Het politieke karakter van EBRD's mandaat is met name gebaseerd op Artikel 1 van de statuten (de zogenoemde Agreement Establishing the EBRD). Dat artikel stelt dat de Bank alleen activiteiten mag uitvoeren in lidstaten, die gecommitteerd zijn aan de uitgangspunten van meerpartijen-democratie, pluralisme en de markteconomie en die ook toepassing geven aan deze uitgangspunten.
In de eerste jaren was er in een aantal operatielanden het nodige aan te merken op de manier waarop men in deze landen omging met democratische beginselen en persvrijheid. Dat gold zeker voor een land als Wit-Rusland en een aantal landen in Centraal-Azië. Het compromis tussen de rekkelijken en de preciezen in deze kwestie was operatielanden te classificeren als landen op weg naar een meerpartijen-democratie ("countries on their way towards a multiparty democracy". Met deze formulering stond het politieke mandaat niet onmiddellijk in de weg voor de operationele activiteiten van de bank.
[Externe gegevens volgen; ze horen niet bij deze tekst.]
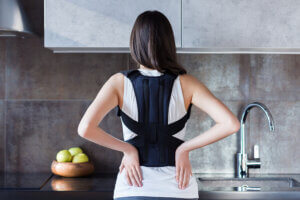 ¿Puede una buena nutrición ayudar a recuperarnos de una lesión?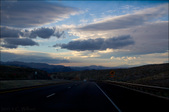 Enlarge photo 49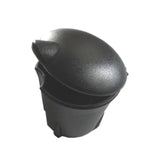 Duster Küllük 2011-2017 Meydan 8200079131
In het eerste decennium van de nieuwe eeuw ging de schoen van het politieke mandaat evenwel steeds meer wringen. Het antwoord van de bank en haar aandeelhouders was introductie van de zogenoemde calibrated approach bij het vormgeven van meerjarenprogramma's per land (Country Strategies). Deze calibrated approach hield in dat omvang en aard van het programma van de bank in het betreffende land werd afgestemd op de voortgang in de politieke en economische hervormingen in het land. Deze afstemming werd gedaan aan de hand van een aantal politieke en economische referentiepunten ("benchmarks"). Actieve beleidsdialoog met de betreffende autoriteiten en met het maatschappelijk middenveld in dat land was onderdeel van de approach. De calibrated approach is feitelijk toegepast m.b.t. twee landen, Wit-Rusland en Toerkmenistan. Voor een voorbeeld van toepassing van deze approach, zie de Country Strategy voor Wit-Rusland in 2009.
In het volgende decennium werd de behoefte aan specifiek formeel beleid m.b.t. toepassing van het politieke mandaat bij sommige aandeelhouders (zoals Nederland) steeds sterker. Dit leidde in 2013 tot formele goedkeuring door de Raad van Bewindvoerders van een actualisering van de procedures m.b.t. de Political Aspects of the Mandate of the EBRD. In dit beleidsstuk werden de factoren voor het beoordelen van voortgang in politieke hervormingen in een land expliciet vastgelegd . Deze factoren, toe te passen op alle operatielanden, werden gegroepeerd in vier categorieën:
- vrije verkiezingen en representatief bestuur
- maatschappelijk middenveld, media en partricipatie
- de rechtsstaat en toegang tot de rechtspraak
- burgerlijke en politieke rechten.
In 2018 volgde een verdere aanscherping van het beleid m.b.t. de zogeheten Compliance Statements met de politieke uitgangspunten van artikel 1. Deze Statements waren in de praktijk te simplistisch (wel of niet in compliance) om geloofwaardig te zijn. Het aangescherpte beleid laat verschillende grijstinten toe in de beoordeling per land. Op basis daarvan kiest de bank een more for more (of omgekeerd less for less) benadering in reactie op belangrijke verschuivingen in de politieke situatie in een land.
Het is in de loop der jaren steeds de opstelling van de Nederlandse regering geweest om actief invulling te geven aan het politieke mandaat van de EBRD. Wel werd deze opstelling als regel afgestemd met de andere EU lidstaten.